MOTIVE FOR OPERATING (M/O)
As I lay motionless and exhausted from responding to the commands of the instructor-in-charge – who seemed like he harbored a genuine hatred of all twelve instructor-trainees – I knew I would likely die here. My heart was beating out of my chest, my arms and legs were swollen with blood due to the intensity of the training, I could barely breathe, and I had very little if any capacity to direct and focus my motor skills. I tried to get up, but the muscles in my core, legs and arms simply wouldn’t respond.
It was at this moment, nearly broken on the floor, that I uttered these words to myself, “I’m going to die here, but I’m not going to quit.”
With that unmoving internal commitment locked in, I drew a semi-deep breath for the first time since the madness had started. And, without any thought, I found myself on my feet headed to my gear bag with what little precious time I had left before the madness started again. I was consumed by commitment. I had chosen the “all or nothing” approach.

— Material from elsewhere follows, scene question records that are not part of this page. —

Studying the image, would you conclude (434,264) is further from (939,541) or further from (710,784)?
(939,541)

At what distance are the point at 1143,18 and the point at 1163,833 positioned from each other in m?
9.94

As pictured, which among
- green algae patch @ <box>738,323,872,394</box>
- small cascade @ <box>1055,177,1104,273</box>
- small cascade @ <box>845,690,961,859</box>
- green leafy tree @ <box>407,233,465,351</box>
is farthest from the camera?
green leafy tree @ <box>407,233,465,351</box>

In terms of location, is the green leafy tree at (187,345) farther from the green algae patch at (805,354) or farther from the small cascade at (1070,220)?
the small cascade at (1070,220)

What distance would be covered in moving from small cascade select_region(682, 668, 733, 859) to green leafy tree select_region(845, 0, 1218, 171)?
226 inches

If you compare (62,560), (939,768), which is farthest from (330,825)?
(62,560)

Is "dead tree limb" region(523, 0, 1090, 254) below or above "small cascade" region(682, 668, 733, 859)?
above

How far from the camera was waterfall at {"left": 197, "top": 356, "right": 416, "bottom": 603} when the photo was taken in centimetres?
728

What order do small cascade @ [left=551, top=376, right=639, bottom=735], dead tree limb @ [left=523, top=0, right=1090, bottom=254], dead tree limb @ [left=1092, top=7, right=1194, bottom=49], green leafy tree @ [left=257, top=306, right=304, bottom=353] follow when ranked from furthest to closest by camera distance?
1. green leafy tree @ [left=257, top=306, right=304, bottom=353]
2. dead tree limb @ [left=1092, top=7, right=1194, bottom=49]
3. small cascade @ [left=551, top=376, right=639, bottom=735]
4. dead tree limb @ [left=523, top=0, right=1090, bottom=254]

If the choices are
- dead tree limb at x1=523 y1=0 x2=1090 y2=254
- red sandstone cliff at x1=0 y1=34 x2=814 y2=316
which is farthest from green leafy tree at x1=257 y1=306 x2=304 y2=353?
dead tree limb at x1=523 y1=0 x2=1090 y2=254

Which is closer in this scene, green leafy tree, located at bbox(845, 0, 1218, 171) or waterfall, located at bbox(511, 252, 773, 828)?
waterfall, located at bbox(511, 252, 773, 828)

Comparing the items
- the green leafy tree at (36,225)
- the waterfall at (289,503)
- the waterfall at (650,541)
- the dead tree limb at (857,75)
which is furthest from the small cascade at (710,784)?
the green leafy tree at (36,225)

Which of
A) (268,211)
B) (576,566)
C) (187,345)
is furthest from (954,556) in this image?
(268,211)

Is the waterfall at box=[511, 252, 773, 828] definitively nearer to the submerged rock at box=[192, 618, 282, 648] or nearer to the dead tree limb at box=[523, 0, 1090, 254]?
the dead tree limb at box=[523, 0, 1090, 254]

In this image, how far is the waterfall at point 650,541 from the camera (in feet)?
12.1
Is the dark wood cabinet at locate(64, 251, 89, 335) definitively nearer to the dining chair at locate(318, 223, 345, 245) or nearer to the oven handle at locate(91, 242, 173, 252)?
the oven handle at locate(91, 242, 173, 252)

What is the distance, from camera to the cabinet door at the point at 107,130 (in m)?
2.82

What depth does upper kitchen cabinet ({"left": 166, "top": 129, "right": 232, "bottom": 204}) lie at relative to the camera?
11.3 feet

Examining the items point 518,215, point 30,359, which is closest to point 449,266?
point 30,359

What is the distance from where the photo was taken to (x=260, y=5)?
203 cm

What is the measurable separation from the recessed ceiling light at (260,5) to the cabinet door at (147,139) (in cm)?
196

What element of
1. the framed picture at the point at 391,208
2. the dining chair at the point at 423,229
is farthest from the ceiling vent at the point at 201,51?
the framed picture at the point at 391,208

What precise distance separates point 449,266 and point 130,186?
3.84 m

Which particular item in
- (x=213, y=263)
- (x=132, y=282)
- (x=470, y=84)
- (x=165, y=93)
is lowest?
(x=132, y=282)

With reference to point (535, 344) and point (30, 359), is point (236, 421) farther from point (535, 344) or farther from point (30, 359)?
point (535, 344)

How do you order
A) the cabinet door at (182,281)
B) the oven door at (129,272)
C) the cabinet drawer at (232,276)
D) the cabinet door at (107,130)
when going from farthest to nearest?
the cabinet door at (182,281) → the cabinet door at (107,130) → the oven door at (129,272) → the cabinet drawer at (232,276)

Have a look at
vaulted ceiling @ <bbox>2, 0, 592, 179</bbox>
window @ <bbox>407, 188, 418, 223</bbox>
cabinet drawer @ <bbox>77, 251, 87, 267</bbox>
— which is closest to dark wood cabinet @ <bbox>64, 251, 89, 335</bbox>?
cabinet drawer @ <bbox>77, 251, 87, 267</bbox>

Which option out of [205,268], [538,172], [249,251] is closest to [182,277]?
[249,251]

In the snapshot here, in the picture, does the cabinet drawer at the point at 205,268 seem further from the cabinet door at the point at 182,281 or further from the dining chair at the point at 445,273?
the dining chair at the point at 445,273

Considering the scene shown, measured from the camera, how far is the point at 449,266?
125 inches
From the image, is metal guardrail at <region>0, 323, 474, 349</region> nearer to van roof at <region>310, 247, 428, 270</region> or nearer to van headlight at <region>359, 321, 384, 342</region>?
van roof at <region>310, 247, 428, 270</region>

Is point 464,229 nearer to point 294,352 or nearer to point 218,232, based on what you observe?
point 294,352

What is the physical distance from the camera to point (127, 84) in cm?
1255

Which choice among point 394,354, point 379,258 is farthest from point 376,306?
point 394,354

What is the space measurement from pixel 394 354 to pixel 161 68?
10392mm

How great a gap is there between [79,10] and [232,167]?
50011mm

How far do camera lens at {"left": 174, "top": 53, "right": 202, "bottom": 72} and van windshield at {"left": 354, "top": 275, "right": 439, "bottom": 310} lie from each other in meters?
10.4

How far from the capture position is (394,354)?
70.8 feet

It was in this unfolding scene of my life that I discovered something very powerful. I had experienced and was drawing from a potent M/O – short for what I now call my “Motive for Operating.” I had come face-to-face (or face-to-mat) with one of the most important principles of consistent high performers.
…With a powerful and deeply authentic M/O, anyone can consistently do what others see as impossible. This is simple math. A powerful, unique M/O compels the determination, dedication, and discipline necessary to “do what others won’t today; do what other can’t tomorrow.” – Ted Yoho. The fuel for success is rooted in our focused motivation to perform powerfully and consistently over time. And that motivation to perform beyond the short term can only be sustained by a meaningful and unique connection to something bigger.
At the time, I had no idea where the unwavering strength of that M/O would take me. Over 22 years later, I realize I had been given a gift. I had glimpsed and subsequently lived out a powerful discovery. That discovery – created through a decidedly negative experience – would inform, guide, and inform my vocation for decades to come. I would even discover my purpose through the path I was set upon through the profoundly negative experience that started this all.
What about you? What’s your M/O? What do you want to achieve as a Kravist? What can you connect to that creates a powerful reason to learn self defense? Whether you have started your training or have trained for years, there is a deeper motivation – remember it. Awaken to its power. It’s time to do more and be more.